I am grateful that you are okay this time. I hope that you haven't contracted yet another VD or are pregnant. I pray that you are sent back to juvvy for a very long time so that you will be safe. I am hoping against hope that Grandma doesn't try and fix this for you yet again. You have got to feel some consquences for your behavior dear sweet girl or I fear what will happen to you. As much as I love Dateline I don't know what to see a episode starring you.

I love you.

Your aunt Jodi

6 comments:

Anonymous said...

I am so sorry you have to go through this, it must be breaking your heart. Unfortunately when family members are like this they don't think of everyone else, they just think about themselves with no care to the heartache they are causing. Keeping you in my prayers.

Anonymous said...

Jodi its Paige... I think you should send it to her. You dis an excellent job stating your feelings. It is obvious how much you love her. Retype it and send it to her. It sounds like she could use some tough love about now.

Ann(ie) said...

OH sweethert. That must be so hard to watch the cycle repeat. It's so clear how much you love her and her own mother is too busy worrying about herself to parent. I hope for the same....that she stays in Juvy, has LOTS of time to think, stays safe and sees the light of consequence. :( But, I'm so sorry for your pain and sadness. xxoo.

j said...

Aw Jodi, how sorry I am to hear your anger, fear, and pain in this post. I respect your feelings about your mother not fixing this for your niece, but no way to control another person's actions.

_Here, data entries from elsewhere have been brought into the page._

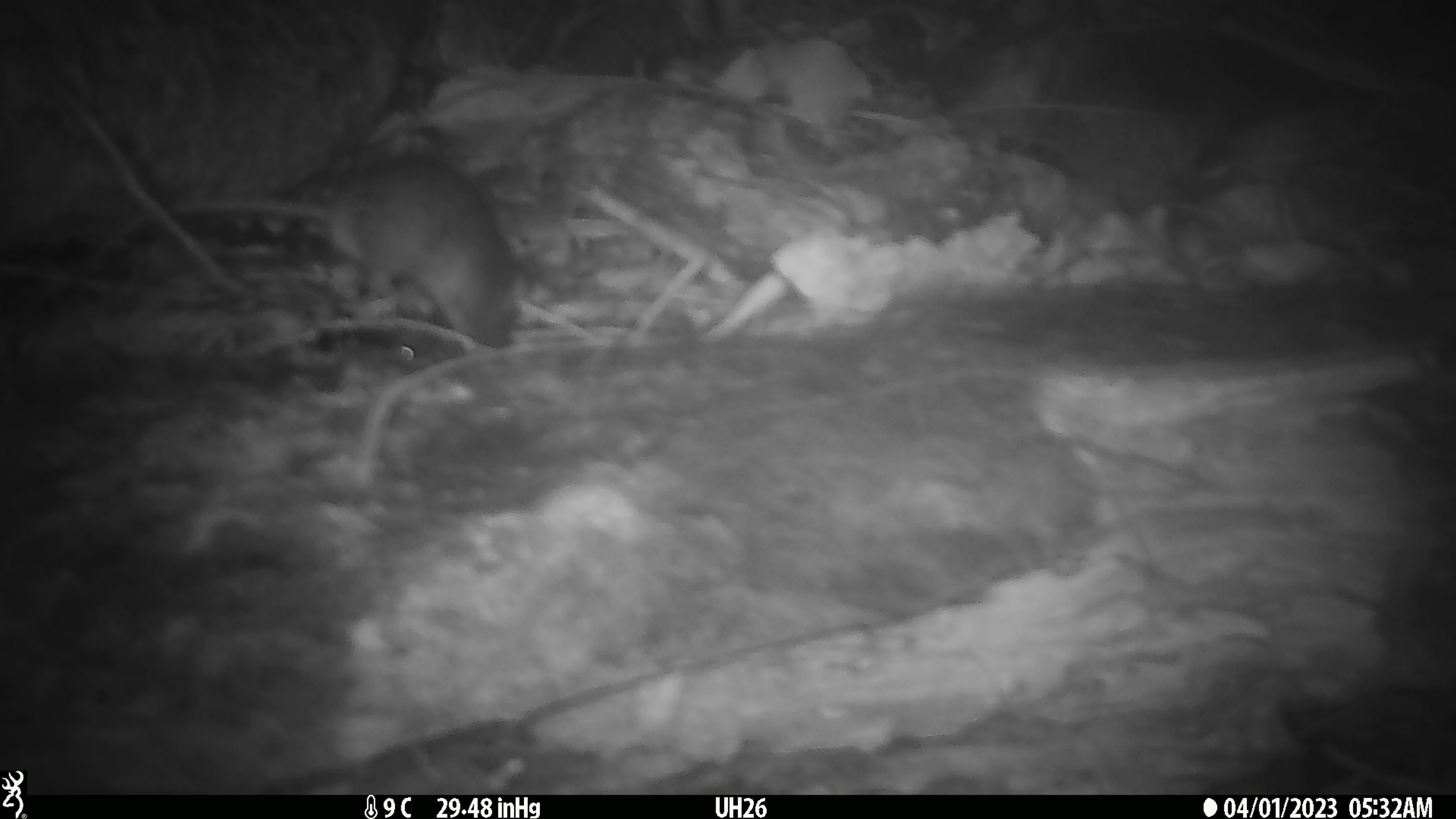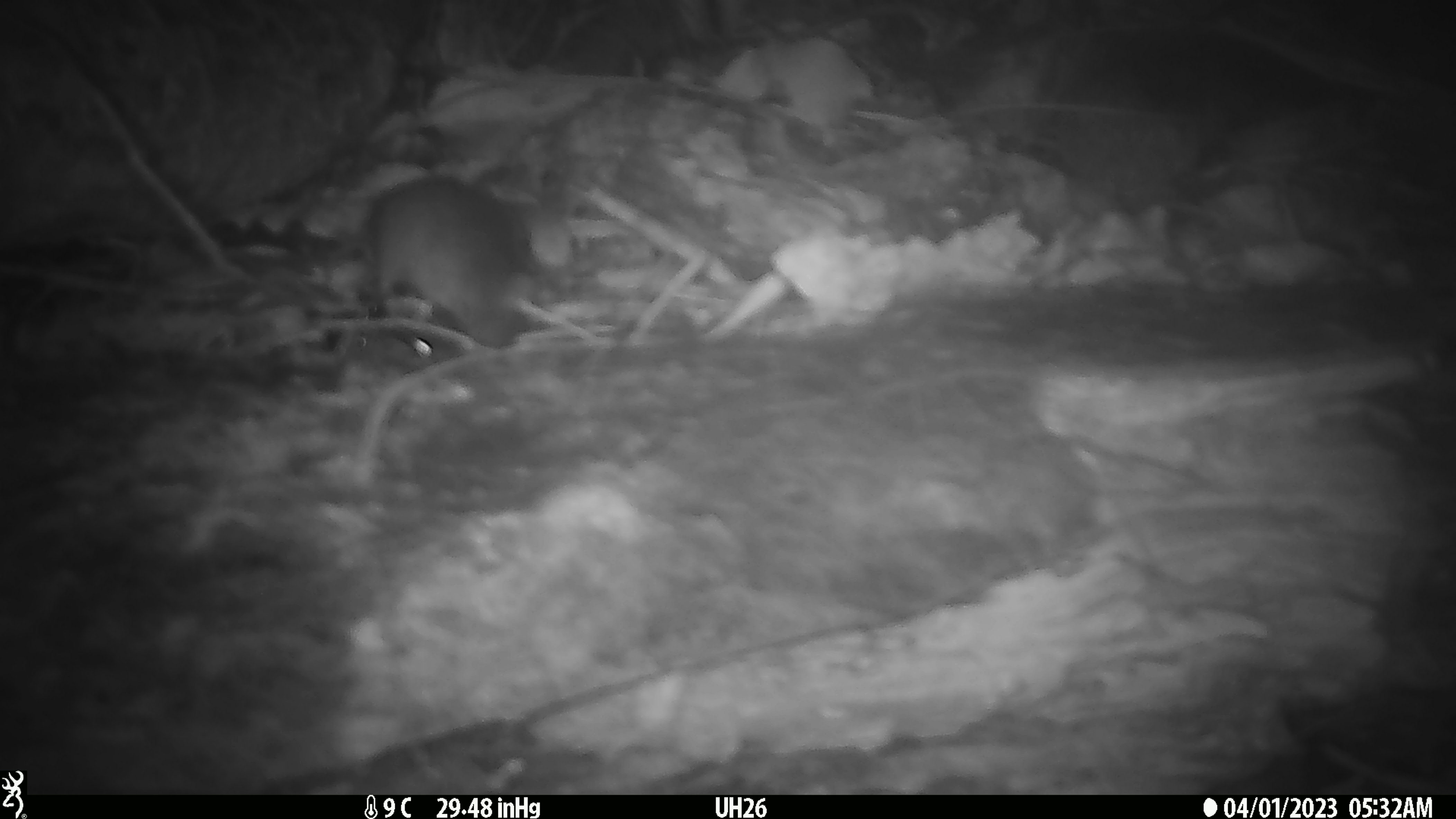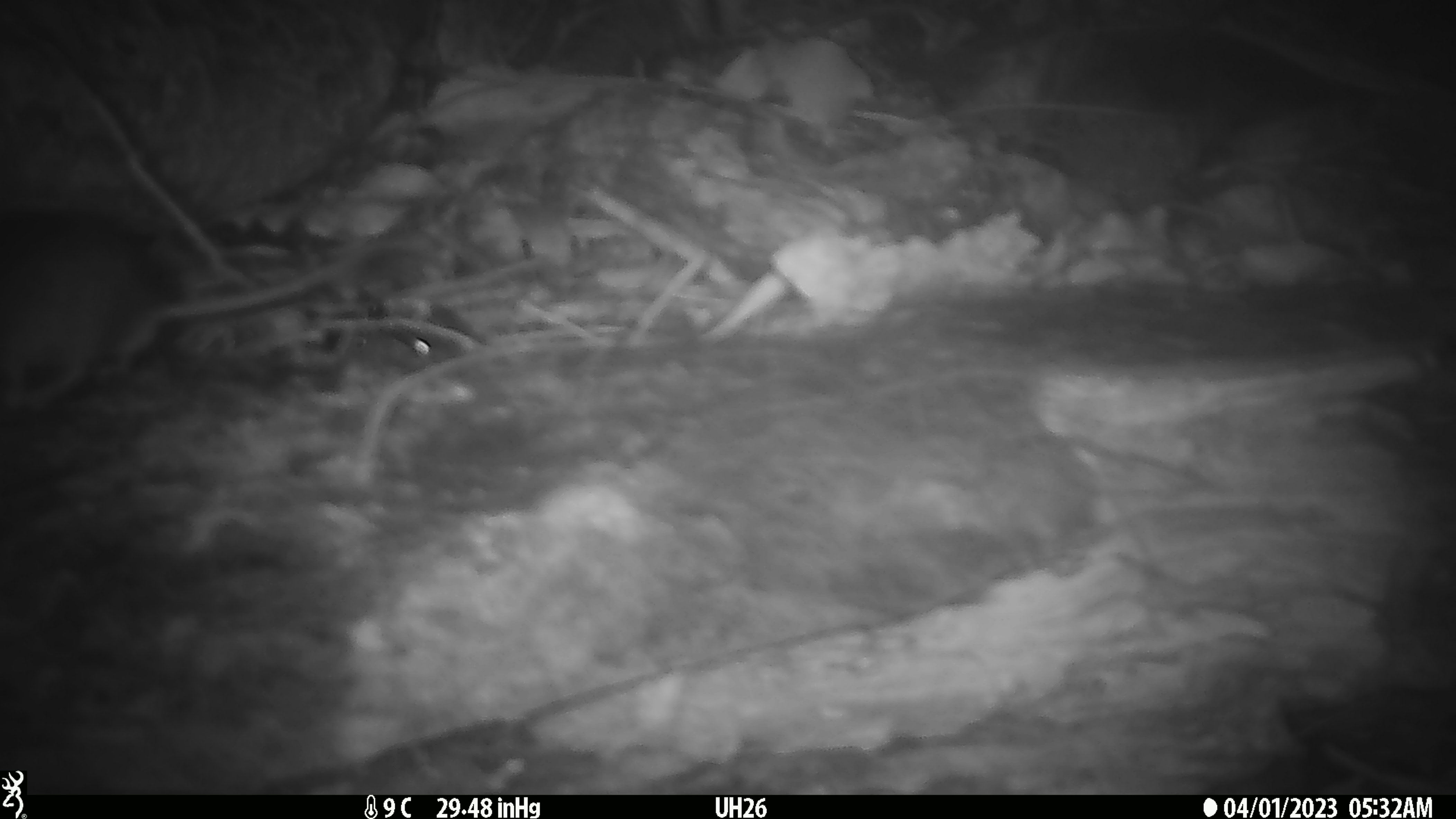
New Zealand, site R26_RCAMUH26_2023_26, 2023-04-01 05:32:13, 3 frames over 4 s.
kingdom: Animalia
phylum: Chordata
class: Mammalia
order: Rodentia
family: Muridae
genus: Mus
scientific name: Mus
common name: mouse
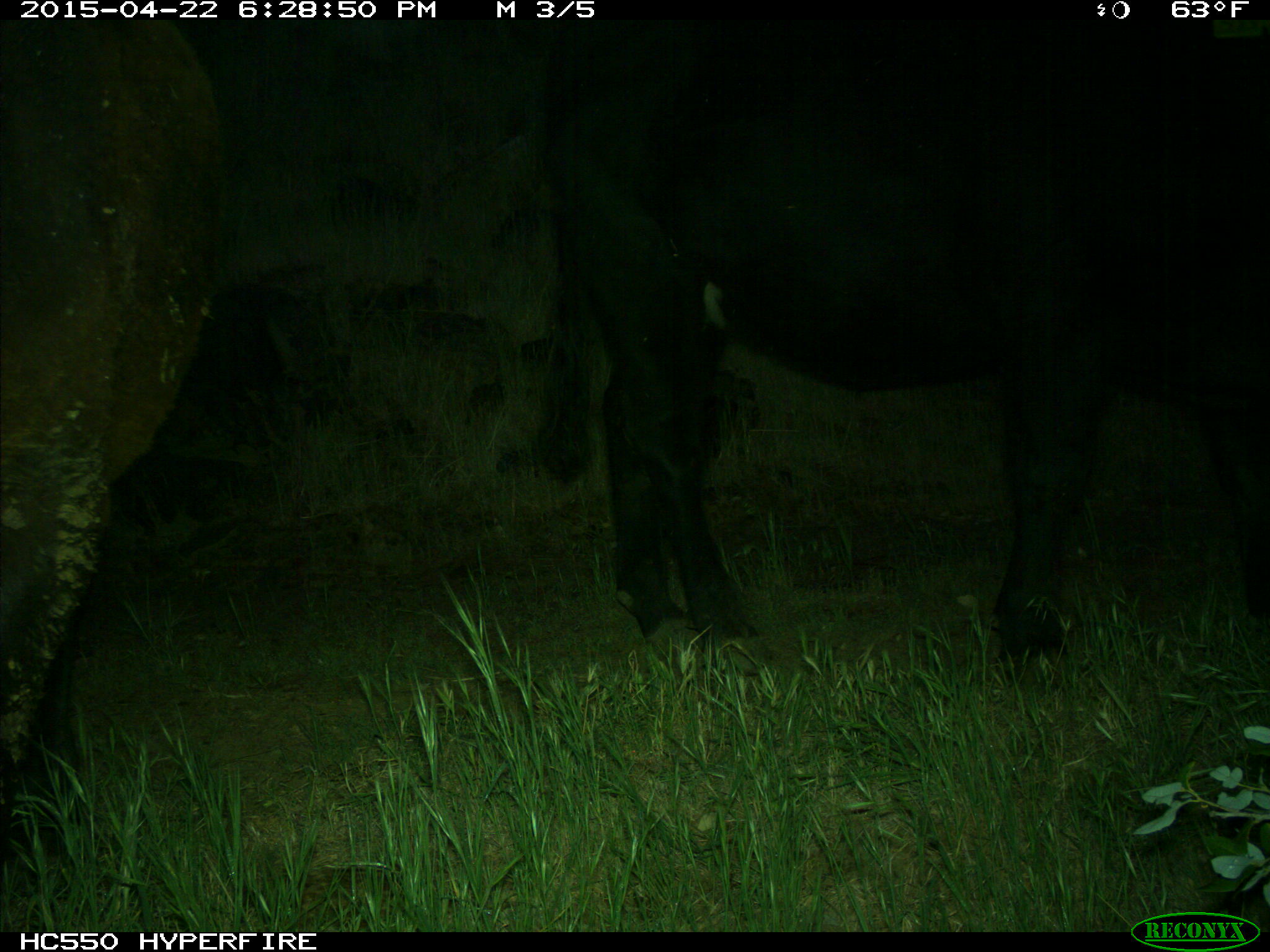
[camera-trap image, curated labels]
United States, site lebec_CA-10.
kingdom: Animalia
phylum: Chordata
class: Mammalia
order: Artiodactyla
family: Bovidae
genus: Bos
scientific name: Bos taurus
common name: domestic cow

Your niece seems to be acting out in pain. She feels unlovable because the lady that birthed her, didn't care enough to mother her. Pain in a teenager can be a dangerous thing. Sounds like the kiddo needs counciling; sometimes no matter how much people love us, if the person we WANT to love us doesn't, we can't work it out for ourselves. I'm a pretty big fan of prayer, so I will lift your niece, and you, up in prayer. Jennifer

Pollyanna said...

Jennifer, thanks for visiting! The ironic and sad part is how much counseling this girl has had. Lots and lots of counseling, since she was 5 years old and her mother abdonded her the first time. *sigh* i do very much appreciate your offers of prayer, her and I need all the prayers we can get. thank you!

Upward Falling Autumn said...

It's ironic that you wrote this on my brothers birthday - the "Kendra" of my family. While he didn't have the addict mom, he had a good life and chose to run the other way. Right now he lives in SOME state SOMEWHERE... and I'm good with that. He tried to break into my father's house (through my grandmothers room, days after she passed away) while my dad was watching my son. Now my son is horrified of him.

And while my dad was in a coma, we had to have him physically removed from my fathers house because he was trashing it and making it the local derelict hangout. The cop looked at US and asked if we felt bad at all that we were putting him out with nowhere to go. We HAD to say no. It's tough love, I don't know what else works. Nothing else has to this point.

My rambling means that a lot of us have been there and I definitely feel for you and your family. You'll be in my thoughts!